L'insertion de l'Autorité dans le Réseau européen de la concurrence (REC)
Le règlement 1/2003 et les textes pris pour son application institutionnalisent une coopération étroite entre les ANC et la Commission européenne. Cette coopération repose sur la mise en place d'un réseau des ANC, qui est piloté par la Commission et qui s'appuie sur un large échange d'informations via un intranet sécurisé.
Le REC doit permettre une communication optimale entre les ANC. Il constitue le socle sur lequel s'appuie la création et la préservation d'une culture commune de concurrence en Europe et doit assurer à la fois une division efficace du travail et une application efficace et homogène des règles communautaires de concurrence.
Les informations échangées pourront être utilisées comme preuves
Le règlement 1/2003 offre aux ANC la nouvelle possibilité d'utiliser les informations échangées comme preuves et non plus seulement comme indices.
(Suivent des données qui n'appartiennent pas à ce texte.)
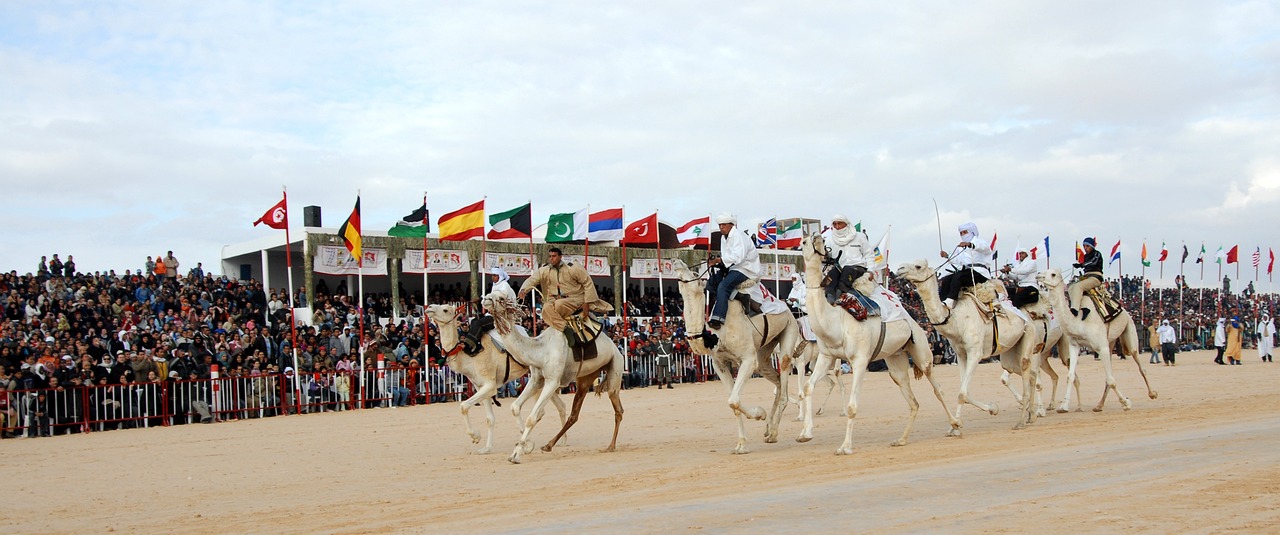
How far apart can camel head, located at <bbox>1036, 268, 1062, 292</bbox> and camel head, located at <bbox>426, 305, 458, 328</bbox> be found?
1048 centimetres

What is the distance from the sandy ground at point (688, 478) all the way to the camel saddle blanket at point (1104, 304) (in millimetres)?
1706

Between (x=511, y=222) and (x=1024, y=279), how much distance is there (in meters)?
17.1

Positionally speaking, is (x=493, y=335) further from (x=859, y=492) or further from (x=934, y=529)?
(x=934, y=529)

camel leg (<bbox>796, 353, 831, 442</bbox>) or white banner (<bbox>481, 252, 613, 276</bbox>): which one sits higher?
white banner (<bbox>481, 252, 613, 276</bbox>)

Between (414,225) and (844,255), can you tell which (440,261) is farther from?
(844,255)

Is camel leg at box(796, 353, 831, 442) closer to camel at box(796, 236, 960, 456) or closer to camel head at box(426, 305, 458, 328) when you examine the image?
camel at box(796, 236, 960, 456)

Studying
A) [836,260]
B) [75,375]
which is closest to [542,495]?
[836,260]

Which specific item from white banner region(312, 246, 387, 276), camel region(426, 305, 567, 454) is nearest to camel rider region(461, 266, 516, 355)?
camel region(426, 305, 567, 454)

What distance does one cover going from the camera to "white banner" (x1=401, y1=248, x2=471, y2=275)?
36750 mm

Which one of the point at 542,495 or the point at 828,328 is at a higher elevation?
the point at 828,328

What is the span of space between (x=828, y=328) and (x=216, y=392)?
15.6m

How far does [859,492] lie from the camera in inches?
407

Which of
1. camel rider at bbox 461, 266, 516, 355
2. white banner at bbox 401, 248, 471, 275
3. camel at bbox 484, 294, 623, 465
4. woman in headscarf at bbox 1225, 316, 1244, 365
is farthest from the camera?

Cette possibilité est strictement encadrée.
La répartition des cas au sein du REC
Une même pratique affectant le commerce entre États membres peut être pendante devant plusieurs ANC, que celles-ci se soient saisies d'office, aient été saisies par des plaignants différents ou par les mêmes plaignants. La communication de la Commission relative à la coopération au sein du REC (2004/C, 101/03) précise, entre autres, qu'il doit y avoir un rapport étroit entre l'infraction et le territoire d'un État membre pour que l'autorité de concurrence de cet Etat membre puisse se considérer comme "bien placée" pour traiter de l'affaire, et qu'il est préférable que celle-ci soit traitée par une seule ANC. Cette communication énumère en outre des critères facultatifs de répartition des affaires pour les cas où plusieurs ANC seraient compétentes pour traiter d'une même affaire.